On-chip transmitters and receivers typically use PLLs (phase locked loops) to generate accurate clocks for transmitting and receiving data. With ever increasing data transfer rates, PLLs capable of generating accurate, high frequency clocks, e.g., in the ones or even tens of Giga Hertz magnitudes may be needed. LCPLLs (inductor capacitor PLLs), which may use inductor capacitor voltage controlled oscillators (LCVCOs), capacitive controlled tank oscillators, or other oscillators, may be used to deliver such high frequency clocks. Unfortunately, an oscillator (e.g., VCO) in an LCPLL typically has a limited tuning range. To address this, LCPLLs have used automatic frequency control (AFC) techniques to calibrate oscillator settings to conform about an operable control voltage range.
FIG. 1 shows a portion of an LCPLL with a conventional AFC implementation. The PLL loop portion includes a phase frequency detector (PFD), a charge pump (CP), and a low-pass filter (LPF), represented in block 106, and an LCVCO 108 (feedback path not shown for brevity). The PLL operates to generate an output clock (VCO Clk) that accurately tracks an input reference clock (Ref_Clk) using negative feedback to adjust the LCVCO based on a measured difference (or error) between the Ref_Clk and Fb_Clk, a signal fed back from the VCO Clk output. (For convenience, the path from VCO Clk to Fb_Clk is not shown, but VCO Clk is coupled back to Fb_Clk, either directly or indirectly via one or more other circuit blocks.)

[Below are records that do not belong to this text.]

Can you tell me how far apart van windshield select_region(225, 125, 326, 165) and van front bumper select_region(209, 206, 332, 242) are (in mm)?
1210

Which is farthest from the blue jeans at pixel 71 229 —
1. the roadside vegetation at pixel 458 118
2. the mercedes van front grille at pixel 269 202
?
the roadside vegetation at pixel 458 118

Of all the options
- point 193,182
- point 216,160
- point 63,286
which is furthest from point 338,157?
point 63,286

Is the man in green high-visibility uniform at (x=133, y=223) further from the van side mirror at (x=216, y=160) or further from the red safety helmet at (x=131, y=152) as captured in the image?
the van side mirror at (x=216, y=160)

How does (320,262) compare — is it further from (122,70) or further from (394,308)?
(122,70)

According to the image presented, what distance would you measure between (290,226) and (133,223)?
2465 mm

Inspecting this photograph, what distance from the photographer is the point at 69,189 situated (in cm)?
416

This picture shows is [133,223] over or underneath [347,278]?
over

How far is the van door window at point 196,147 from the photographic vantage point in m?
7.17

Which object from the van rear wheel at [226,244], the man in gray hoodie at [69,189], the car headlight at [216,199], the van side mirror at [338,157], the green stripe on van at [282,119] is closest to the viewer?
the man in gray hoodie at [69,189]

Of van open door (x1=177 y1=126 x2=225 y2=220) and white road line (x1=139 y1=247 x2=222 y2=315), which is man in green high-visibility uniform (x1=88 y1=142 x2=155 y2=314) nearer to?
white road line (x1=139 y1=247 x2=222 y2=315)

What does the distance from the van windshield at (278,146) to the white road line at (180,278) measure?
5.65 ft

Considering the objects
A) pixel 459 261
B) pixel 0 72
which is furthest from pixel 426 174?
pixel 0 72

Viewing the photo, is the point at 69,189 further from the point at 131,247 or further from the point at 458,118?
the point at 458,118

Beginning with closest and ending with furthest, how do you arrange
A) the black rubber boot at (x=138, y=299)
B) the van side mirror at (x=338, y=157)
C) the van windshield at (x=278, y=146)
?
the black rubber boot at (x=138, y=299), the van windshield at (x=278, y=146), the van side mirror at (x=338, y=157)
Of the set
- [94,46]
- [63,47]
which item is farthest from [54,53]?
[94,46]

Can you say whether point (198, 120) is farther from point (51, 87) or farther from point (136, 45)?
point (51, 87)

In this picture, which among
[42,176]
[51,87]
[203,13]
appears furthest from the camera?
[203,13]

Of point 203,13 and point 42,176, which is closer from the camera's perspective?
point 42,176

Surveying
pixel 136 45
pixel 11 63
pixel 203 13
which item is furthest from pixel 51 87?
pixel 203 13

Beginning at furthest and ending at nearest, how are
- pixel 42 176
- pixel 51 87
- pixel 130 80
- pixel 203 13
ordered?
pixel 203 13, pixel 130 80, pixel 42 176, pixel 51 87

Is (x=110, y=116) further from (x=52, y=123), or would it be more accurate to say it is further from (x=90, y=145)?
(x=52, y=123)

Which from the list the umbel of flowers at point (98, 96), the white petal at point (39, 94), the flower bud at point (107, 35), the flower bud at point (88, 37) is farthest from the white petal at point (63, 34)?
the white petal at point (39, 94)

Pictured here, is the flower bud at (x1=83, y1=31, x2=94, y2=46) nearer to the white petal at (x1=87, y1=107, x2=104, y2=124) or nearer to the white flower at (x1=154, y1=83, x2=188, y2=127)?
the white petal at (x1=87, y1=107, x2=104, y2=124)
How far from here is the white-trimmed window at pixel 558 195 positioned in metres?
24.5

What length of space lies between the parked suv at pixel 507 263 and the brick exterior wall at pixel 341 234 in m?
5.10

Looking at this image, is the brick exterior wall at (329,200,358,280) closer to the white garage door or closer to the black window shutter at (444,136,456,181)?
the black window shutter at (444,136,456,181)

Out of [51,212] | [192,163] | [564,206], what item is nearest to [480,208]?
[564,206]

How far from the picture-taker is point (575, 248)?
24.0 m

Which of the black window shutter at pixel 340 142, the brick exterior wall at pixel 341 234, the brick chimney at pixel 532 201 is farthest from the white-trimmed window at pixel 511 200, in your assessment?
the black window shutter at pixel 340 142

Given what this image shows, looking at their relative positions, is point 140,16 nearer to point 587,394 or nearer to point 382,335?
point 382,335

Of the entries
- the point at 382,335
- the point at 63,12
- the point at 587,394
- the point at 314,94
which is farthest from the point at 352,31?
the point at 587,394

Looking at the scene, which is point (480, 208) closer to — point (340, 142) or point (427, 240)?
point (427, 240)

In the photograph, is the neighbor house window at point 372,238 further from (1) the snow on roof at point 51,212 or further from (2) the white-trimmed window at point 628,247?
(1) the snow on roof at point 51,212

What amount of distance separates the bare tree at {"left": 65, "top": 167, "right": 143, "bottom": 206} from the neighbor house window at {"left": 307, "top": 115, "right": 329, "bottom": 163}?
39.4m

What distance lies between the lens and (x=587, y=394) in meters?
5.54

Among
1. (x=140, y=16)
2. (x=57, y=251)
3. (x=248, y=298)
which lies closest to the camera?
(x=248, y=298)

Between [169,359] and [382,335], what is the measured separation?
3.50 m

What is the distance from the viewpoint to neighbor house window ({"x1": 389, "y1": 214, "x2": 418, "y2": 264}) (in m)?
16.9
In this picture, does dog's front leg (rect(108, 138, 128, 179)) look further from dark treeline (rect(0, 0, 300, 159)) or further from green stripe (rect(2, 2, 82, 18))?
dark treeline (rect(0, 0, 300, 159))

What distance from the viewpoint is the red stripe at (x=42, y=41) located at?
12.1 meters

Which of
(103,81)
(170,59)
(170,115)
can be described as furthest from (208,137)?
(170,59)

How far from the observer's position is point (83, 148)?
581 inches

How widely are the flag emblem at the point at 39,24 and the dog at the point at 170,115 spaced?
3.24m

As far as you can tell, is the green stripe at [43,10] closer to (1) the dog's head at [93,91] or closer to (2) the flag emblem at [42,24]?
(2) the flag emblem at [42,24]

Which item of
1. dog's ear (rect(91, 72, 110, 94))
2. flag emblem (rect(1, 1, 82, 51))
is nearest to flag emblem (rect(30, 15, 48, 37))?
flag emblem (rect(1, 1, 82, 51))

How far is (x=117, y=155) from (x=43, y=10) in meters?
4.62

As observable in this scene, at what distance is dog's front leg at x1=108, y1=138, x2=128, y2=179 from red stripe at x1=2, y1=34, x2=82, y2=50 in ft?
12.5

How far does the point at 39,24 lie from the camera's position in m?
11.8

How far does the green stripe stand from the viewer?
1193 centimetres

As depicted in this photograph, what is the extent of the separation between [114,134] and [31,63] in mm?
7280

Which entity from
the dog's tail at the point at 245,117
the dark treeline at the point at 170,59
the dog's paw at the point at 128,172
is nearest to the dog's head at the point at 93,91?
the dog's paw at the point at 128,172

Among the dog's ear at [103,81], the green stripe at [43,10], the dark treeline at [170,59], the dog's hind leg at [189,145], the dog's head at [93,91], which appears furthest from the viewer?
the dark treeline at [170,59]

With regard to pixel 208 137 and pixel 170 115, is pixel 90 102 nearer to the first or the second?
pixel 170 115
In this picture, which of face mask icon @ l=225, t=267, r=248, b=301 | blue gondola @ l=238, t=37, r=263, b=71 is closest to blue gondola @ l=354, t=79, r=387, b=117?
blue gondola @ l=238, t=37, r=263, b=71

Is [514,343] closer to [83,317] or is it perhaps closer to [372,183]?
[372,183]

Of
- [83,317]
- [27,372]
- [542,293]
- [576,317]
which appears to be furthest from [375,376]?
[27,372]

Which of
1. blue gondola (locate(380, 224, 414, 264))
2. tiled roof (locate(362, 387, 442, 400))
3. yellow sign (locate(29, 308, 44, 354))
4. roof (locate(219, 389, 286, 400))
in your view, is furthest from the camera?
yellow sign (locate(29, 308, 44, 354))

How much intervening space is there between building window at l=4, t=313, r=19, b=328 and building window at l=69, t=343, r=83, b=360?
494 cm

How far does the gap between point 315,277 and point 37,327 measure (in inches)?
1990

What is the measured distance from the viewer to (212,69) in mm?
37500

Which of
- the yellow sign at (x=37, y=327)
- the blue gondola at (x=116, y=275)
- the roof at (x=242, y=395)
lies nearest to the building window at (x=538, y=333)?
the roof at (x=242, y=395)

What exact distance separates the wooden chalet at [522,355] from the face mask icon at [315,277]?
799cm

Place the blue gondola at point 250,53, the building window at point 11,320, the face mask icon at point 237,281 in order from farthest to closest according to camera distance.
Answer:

The AFC portion includes frequency detector 102, calibration logic 104, and calibration voltage (Vmid) 110, coupled as shown. It typically runs once at power-up to calibrate the VCO frequency to be close to the target reference clock frequency. Initially, in the calibration mode, the “Cal” pathway switch is closed to apply a fixed voltage (Vmid) as the control voltage (Vctl) to the LCVCO. The LCVCO 108 includes a bank of capacitors that may be engaged or disengaged in different combinations, as set by the digital CapSel[N:0]input. This provides a range of adjustable capacitance values that correspond to an output frequency range. During calibration, the calibration logic 104 functions, based on the fixed Vmid control voltage, to adjust the capacitor value, as set by CapSel[N:0], so that the VCO Clk center frequency is sufficiently close to a target operating frequency (as set by Ref13Clk). Vmid, as implied by its name, is typically set to be in the middle of the operating control voltage (Vctl) range so that a sufficient degree of adjustability is available during PLL operation.
After AFC completes, the PLL is allowed to lock normally. Unfortunately, the VCO may have an undesirable temperature coefficient, which causes the VCO frequency to change with temperature for a fixed control voltage value. Due to this, the PLL control voltage (Vctl) during lock will change as temperature changes. For a large enough temperature change, if the VCO temperature coefficient is large, the control voltage can become too low or too high for the PLL to stay locked. Even if the change isn't large enough to cause the PLL to lose lock, the control voltage change may still cause the PLL bandwidth or jitter to fall out of spec as the temperature changes.
Accordingly, new solutions may be desired.